18 12 2013
Is speech recognition on mobile phones a big deal, or just a gimmick?
Having a conversation with your mobile phone gets lots of attention, with even a movie this holiday season about a guy falling in love with his mobile personal assistant. Apple and Google have competing entries for your conversation, with Google’s voice search evolving into a direct competitor to Apple’s Siri. (And it is competitive: Apple is even being sued by Google’s Motorola Mobility for supposedly violating a Motorola patent that seems to relate directly to Siri.) Samsung thinks the personal assistant functionality is important enough to team with Nuance Communications to provide an alternative personal assistant, S-Voice, on its best-selling Galaxy phones. And Microsoft is rumored to be preparing a mobile assistant called Cortana that will debut with Windows Phone 8.1.
The attention that voice-interactive personal assistants are getting isn’t surprising. First, they have the potential to be a ubiquitous user interface that can work similarly on any device (“Just tell me what you want”), easing the frustration of navigating on small devices or discovering how to use new features. They can even eventually unify our digital experience, for example, by letting us text someone from our mobile phone by telling our Smart TV to do so from the comfort of our living room couch.
Second, a personal assistant app is an extension of search, with all the advertising revenue that search represents. This is particularly true if one can enter a natural-language inquiry as text as well as speaking, as is the case for today’s Google search. Expect improvements in natural language understanding technology to be accelerated by the deep motivation that money provides. (Google blogged that the speech recognition in the latest version of Android makes 25% fewer word errors than the previous version.)
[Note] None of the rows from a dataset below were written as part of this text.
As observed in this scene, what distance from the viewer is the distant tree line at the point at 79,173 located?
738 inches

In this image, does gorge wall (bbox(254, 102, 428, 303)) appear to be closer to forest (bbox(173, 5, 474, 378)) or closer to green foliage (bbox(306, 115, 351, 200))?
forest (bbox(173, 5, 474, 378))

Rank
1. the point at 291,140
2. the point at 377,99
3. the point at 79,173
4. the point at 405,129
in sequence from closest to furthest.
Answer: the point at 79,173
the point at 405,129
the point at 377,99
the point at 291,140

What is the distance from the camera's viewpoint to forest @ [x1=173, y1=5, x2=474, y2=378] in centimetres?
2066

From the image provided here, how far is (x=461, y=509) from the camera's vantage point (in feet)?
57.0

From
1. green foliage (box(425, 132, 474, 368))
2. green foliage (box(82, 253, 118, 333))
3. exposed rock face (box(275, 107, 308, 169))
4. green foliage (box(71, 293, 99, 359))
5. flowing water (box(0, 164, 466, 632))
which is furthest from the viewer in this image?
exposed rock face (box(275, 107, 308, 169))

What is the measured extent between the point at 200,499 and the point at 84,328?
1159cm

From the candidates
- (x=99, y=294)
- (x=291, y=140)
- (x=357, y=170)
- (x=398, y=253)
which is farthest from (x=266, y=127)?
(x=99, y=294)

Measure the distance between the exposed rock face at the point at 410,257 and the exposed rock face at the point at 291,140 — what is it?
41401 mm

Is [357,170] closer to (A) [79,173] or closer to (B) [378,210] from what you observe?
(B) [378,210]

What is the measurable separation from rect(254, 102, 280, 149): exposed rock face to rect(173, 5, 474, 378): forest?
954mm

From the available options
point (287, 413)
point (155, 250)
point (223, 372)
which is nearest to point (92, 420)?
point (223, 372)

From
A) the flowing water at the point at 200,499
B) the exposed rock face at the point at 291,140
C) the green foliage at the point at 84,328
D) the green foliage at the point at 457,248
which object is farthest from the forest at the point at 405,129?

But much discussion of Siri and similar offerings in the press seems to minimize the functionality, typically focusing on speech recognition errors. This seems unbalanced with respect to discussion of other forms of interacting with mobile devices. For example, how many errors do you make using a virtual keyboard on a touch screen? As the natural language technology gets better, the frustration o typing and navigating through multiple screens on a small device will make the tradeoff in favor of natural language more pronounced.
The bias against speech recognition probably stems in part from a sense that computers are competing in areas we think of as particularly human, such as understanding language. And, as this blog has opined, it is appropriate to be concerned with automation taking over too many jobs.
But personal assistants don’t compete with humans. They augment human abilities by allowing us to use our language skills to access computer power. Without people, personal assistants wouldn’t have anyone to assist!
The tendency to characterize natural-language interaction technology as a sideshow is shortsighted. Its use is a major trend, one likely to dominate the future of our interaction with digital technology.